/lorax

The LoRA fine-tuning method implemented in Elixir

Primary LanguageElixirMIT LicenseMIT

Lorax

Module Version Hex Docs

This package implements Low-Rank Adaptation (LoRA), a popular method for fine-tuning large language models.

Installation

This package can be installed by adding lorax to your list of dependencies in mix.exs:

def deps do
  [
    {:lorax, "~> 0.1.0"}
  ]
end

Fine-tuning an LLM with LoRA

In general,

  1. Import your model
  2. Inject trainable LoRA parameters
  3. Train LoRA model
  4. Download LoRA only params
{:ok, model_info} = Bumblebee.load_model({:hf, "gpt2"})
%{model: gpt2_model, params: gpt2_params} = model_info

lora_model =
  gpt2_model
  |> Axon.freeze()
  |> Lorax.inject(%Lorax.Config{
      r: 2,
      alpha: 4,
      dropout: 0.05
  })

lora_merged_params =
  Axon.build(lora_model, mode: :train)
  |> Axon.Loop.trainer(custom_loss_fn, Polaris.Optimizers.adam(learning_rate: 3.0e-4))
  |> Axon.Loop.run(train_batch_stream, gpt2_params, epochs: 3, iterations: 1000, compiler: EXLA)

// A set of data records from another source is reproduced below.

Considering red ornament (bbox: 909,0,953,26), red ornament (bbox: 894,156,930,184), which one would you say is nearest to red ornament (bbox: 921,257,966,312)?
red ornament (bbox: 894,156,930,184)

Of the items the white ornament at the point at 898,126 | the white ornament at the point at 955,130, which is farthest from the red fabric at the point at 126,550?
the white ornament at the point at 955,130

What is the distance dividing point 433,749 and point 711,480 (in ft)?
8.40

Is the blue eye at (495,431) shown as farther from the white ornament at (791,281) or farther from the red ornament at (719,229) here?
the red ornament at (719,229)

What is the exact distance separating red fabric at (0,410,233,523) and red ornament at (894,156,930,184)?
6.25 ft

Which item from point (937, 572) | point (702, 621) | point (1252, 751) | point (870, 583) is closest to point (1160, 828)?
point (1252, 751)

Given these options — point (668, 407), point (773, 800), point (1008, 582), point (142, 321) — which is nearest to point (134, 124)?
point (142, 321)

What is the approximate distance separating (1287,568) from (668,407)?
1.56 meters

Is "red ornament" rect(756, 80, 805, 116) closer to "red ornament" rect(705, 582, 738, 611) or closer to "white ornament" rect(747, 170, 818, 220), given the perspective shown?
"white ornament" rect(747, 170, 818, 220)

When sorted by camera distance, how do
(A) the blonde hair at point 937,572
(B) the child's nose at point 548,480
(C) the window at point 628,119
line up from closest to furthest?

lora_params = lora_merged_params
  |> Lorax.Params.filter(gpt2_params)
  |> Lorax.Params.kino_download()

In practice, every model has some unique architecture that you need to account for. For more detailed guides, see

  1. Finetuning LLMs with LoRA
  2. Running LLMs with LoRA

Default Settings

The default config applies LoRA to all query, key, value matrices. r = 1, alpha = 2.

The LoRA paper demonstrated that adapting only the query and value matrices with r = 1 achieved effective fine-tuning results. However, for larger language models, people often choose much higher values of r and sometimes target all linear layers.

Recommended Settings

These settings works well for fine-tuning smaller LLMs (~1b param models)

Lora Config
- r value  = at least 2
- alpha value = r * 2

Training
- learning_rate of 3.0e-4 with an adam optimizer

Text Generation
- multinomial sampling
- p = 0.06 or 0.08 for more variety (or if you experience repetitive results)

For more details on configuring LoRA hyperparameters, see this post by Sebastian Raschka.

Limitations

  1. GPU Memory Requirements: Although LoRA reduces the GPU requirements for fine-tuning, larger LLMs beyond GPT2 still demand GPUs with substantial vRAM. Inadequate memory management can lead to cuda OOM crashes.

  2. Fine-Tuning Speed: The training speed of this library isn't on par with Huggingface's PEFT library. Further optimizations can be done to close the gap.

Note: For minor fine-tuning tasks without a GPU, the BinaryBackend is a viable option, often resulting in smoother training runs. Future updates will focus on minimizing GPU memory usage by reducing the amount of tensors stored during training, and potentially a QLoRA implementation one day.